The underlying mechanism of chronic proliferation in B-cell malignancies is unresolved, however, several common characteristics exist. First, signaling through the B-cell receptor (BCR) is crucial, and secondly, T-helper signals from the microenvironment contribute to proliferation of malignant B-cells in diseases such as chronic lymphocytic leukemia (CLL) and multiple myeloma (MM) (Os et al, 2013, Wang et al., 2017).
We discovered a mechanism where T-cell help enhance the ability of B-cells to signal through the BCR (Szodoray et al, 2016). We found that T-helper signals regulate CD45 phosphatase activity in B-cells, which is a key positive regulator of the BCR-signaling and proliferation machinery. Mechanistically, we show that T-cell mediated Galectin-1 surface binding upregulate CD45 phosphatase activity, and thus, T-helper signals enhance the ability of B-cells to respond to antigenic stimulation, leading to proliferation and survival through CD45 activity regulation.
For malignant B-cells, inhibition of CD45 activity significantly downregulated T-cell mediated BCR-signaling and proliferation in CLL. Moreover, inhibiting Galectin-1 binding to malignant B-cells reduced cell proliferation, however, this was more prominent for IKAROS+ CLL-cells.

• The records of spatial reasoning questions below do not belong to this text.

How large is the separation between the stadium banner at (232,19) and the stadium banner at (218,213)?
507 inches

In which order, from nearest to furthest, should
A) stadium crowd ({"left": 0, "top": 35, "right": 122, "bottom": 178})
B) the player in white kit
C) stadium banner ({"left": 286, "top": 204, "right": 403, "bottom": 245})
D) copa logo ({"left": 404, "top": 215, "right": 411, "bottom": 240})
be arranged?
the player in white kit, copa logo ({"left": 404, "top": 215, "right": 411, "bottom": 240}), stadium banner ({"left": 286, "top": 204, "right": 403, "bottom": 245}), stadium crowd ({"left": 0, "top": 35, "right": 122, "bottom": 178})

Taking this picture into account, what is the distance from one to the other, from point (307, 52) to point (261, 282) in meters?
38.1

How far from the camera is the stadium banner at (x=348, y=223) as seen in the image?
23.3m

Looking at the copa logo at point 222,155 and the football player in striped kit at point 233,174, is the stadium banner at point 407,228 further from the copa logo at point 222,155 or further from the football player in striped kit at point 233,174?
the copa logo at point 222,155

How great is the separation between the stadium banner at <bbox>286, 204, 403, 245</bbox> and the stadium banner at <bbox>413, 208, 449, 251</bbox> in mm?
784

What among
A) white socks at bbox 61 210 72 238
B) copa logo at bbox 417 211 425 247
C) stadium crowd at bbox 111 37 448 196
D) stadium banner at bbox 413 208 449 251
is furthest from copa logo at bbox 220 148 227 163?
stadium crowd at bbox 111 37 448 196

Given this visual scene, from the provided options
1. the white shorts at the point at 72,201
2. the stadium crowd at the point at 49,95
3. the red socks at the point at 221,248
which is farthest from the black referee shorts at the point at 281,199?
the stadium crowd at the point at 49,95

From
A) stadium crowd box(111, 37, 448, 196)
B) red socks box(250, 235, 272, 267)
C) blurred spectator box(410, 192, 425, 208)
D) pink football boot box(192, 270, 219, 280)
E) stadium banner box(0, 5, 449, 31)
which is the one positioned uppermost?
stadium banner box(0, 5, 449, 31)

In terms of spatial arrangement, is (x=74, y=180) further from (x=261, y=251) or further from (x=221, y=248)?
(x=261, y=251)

Interestingly, upregulation of Galectin-1 surface expression was mainly restricted to IKAROS+ CLL-cells upon CD40L-stimulation, suggesting a link between IKAROS and CD45 phosphatase activity through Galectin-1 modulation.. These data suggest that expression of the CD45 ligand Galectin-1, and thus CD45 phosphatase activity may be under the control of IKAROS.
We propose that regulation of CD45 phosphatase activity, survival and proliferation capacity of malignant B-cells may be controlled by CD45-ligand(s) such as Galectin-1.